En la columna anterior vimos que “la nube” es un rebranding de los centros de cómputo que dominaron el jurásico de la computación, ahora repotenciados. No es una innovación, ni está en ningún satélite, aunque su nuevo nombre evoca ese imaginario erróneo.
El pacto faustiano, en el título de esta segunda parte, es un símbolo de las debilidades humanas por las que se sacrifican principios a cambio de pasiones profanas. En su versión más conocida el “Fausto” de Goethe es un erudito insatisfecho que busca más conocimiento y poder. El diablo, encarnado en Mefistófeles, le ofrece satisfacer esos deseos a cambio de su alma. Fausto acepta el trato y disfruta de ellos pero al final el diablo regresa a reclamar su alma y es castigado eternamente.
Los usuarios de las redes sociales hemos hecho, advertida o inadvertidamente, un pacto faustiano con ellas. Algunos seducidos por la plataforma exhibicionista que proporcionan, otros por el voyerismo que los entretiene. La gratificación inmediata de un insulto o un like le da en la vena del gusto a la mayoría. La codicia atrae mercenarios que promueven desde campañas políticas hasta restaurantes y baratijas. Y todo sin pagar por ello, o sea, al parecer gratis. Pero no hay tal.
El Mefistófeles del siglo 21 nos pide que le entreguemos nuestra privacidad. “Las apps saben y, peor aún, cuentan más sobre usted de lo que imagina. Recopilan y comparten, no se sabe con quienes, infinidad de datos, gustos, tendencias íntimas e inclinaciones políticas”. Según NSO Group los que más comparten tus datos con terceros son Facebook, Instagram, Snapchat, TikTok, X, Gmail, Google y Paypal; éste por ejemplo incluye en sus revelaciones historial de búsqueda, contactos, información financiera y hasta fotos y videos.
Todos esos apetitos desordenados demandan una cantidad asombrosamente creciente de terabytes que reposan en formidables centros de cómputo rebautizados como la nube; y que consumen ingentes tera vatios hora de energía, duplicados por la refrigeración que necesitan.
Como un antídoto al fisgoneo diabólico de las redes, muchos gobiernos están promoviendo la infraestructura pública digital.
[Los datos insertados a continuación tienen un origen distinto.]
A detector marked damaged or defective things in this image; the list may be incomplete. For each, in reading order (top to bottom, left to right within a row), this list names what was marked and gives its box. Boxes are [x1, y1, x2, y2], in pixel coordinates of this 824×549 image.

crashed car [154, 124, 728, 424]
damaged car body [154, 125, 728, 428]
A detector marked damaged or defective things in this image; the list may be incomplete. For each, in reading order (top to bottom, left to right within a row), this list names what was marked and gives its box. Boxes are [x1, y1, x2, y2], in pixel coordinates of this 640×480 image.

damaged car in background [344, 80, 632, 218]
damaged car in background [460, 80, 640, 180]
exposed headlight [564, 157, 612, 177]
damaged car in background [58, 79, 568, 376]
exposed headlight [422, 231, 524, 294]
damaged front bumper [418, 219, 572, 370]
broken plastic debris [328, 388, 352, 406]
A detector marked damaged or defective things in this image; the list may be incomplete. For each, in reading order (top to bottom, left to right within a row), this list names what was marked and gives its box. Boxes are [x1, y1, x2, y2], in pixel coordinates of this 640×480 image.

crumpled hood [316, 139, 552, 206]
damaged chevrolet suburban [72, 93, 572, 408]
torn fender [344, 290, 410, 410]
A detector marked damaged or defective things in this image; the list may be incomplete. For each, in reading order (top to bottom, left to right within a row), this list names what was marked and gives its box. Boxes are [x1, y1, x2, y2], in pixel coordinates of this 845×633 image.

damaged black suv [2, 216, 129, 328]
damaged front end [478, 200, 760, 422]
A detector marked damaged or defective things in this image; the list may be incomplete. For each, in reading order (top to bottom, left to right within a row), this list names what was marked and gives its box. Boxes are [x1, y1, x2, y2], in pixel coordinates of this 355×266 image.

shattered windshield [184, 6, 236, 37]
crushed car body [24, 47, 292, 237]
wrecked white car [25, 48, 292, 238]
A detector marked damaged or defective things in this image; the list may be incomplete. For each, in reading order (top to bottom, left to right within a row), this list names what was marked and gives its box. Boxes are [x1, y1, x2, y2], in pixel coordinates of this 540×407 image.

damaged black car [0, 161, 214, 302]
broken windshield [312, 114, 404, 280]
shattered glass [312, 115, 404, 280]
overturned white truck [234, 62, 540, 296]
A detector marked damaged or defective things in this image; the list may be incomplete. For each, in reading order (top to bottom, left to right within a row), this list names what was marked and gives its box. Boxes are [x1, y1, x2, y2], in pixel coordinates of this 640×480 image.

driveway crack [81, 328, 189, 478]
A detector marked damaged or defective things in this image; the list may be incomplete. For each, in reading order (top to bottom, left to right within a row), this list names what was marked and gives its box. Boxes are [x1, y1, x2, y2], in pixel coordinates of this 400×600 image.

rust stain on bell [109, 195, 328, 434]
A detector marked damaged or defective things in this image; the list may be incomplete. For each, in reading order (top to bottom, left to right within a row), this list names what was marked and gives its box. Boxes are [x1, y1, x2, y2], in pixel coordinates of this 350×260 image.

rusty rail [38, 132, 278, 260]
Sin embargo, a nadie se le escapa la alta probabilidad de que no pocos de ellos pongan por encima sus propios intereses, no para vender tu privacidad, sino para coartar libertades y derechos y para ejercer una vigilancia draconiana a nombre de la seguridad nacional. ¿Cambiaríamos el drama faustiano por una pesadilla orwelliana? ¿O pagamos a cambio de privacidad?